Exercise brief: Report back each line of the data that contains the word "take".
◇ ◇ ◇ ◇ ◇
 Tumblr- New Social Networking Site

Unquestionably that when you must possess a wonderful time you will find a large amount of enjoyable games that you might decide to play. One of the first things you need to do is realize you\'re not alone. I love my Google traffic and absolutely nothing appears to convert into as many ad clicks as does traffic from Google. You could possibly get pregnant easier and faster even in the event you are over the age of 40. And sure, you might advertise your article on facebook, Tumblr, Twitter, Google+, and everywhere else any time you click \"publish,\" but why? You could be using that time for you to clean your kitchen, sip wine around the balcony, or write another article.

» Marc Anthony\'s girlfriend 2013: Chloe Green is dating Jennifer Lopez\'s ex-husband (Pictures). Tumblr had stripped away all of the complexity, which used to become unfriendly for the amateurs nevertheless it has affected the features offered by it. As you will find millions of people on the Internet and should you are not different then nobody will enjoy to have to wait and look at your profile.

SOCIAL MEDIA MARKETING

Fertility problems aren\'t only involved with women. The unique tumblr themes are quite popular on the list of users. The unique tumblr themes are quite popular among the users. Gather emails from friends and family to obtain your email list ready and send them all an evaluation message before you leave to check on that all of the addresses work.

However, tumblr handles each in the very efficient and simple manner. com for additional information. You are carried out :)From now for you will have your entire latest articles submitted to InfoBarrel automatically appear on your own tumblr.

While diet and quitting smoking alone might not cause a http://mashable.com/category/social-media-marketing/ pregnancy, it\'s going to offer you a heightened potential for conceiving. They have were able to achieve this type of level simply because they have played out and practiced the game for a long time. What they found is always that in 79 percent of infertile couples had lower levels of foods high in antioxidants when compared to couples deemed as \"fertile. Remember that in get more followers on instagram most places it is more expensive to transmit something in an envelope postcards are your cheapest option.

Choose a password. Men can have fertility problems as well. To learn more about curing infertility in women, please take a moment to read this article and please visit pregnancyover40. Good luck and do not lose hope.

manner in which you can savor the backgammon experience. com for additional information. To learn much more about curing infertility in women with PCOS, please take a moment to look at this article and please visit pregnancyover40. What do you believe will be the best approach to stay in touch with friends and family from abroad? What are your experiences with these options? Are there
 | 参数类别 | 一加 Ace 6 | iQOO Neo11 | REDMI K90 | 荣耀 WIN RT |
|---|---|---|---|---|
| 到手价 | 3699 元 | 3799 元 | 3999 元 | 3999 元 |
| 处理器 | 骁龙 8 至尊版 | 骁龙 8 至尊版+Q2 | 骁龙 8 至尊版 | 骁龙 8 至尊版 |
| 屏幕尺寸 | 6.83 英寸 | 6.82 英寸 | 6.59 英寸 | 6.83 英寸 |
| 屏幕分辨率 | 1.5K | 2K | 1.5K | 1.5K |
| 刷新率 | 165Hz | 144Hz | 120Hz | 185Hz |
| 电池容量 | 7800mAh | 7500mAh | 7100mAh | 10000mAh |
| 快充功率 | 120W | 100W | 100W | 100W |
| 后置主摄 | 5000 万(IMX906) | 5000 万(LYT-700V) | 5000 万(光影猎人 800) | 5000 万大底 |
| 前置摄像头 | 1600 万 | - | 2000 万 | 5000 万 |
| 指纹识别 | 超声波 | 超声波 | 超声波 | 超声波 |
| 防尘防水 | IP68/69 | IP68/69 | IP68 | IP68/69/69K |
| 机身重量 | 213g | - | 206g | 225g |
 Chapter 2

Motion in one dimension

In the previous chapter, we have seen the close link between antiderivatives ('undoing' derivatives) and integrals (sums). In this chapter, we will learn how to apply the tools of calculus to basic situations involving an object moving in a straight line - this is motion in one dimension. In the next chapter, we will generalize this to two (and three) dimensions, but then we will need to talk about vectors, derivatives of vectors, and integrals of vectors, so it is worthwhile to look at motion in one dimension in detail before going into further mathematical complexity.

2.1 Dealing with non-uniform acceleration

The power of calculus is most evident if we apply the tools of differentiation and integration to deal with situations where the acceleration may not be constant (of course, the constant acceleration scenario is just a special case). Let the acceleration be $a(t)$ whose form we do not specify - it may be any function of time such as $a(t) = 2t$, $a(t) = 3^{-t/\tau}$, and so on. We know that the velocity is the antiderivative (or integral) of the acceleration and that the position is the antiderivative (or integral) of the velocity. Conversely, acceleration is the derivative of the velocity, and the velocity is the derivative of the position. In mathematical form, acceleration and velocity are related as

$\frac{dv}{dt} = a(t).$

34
◇ ◇ ◇ ◇ ◇
Answer to this task:
Choose a password. Men can have fertility problems as well. To learn more about curing infertility in women, please take a moment to read this article and please visit pregnancyover40. Good luck and do not lose hope.
manner in which you can savor the backgammon experience. com for additional information. To learn much more about curing infertility in women with PCOS, please take a moment to look at this article and please visit pregnancyover40. What do you believe will be the best approach to stay in touch with friends and family from abroad? What are your experiences with these options? Are there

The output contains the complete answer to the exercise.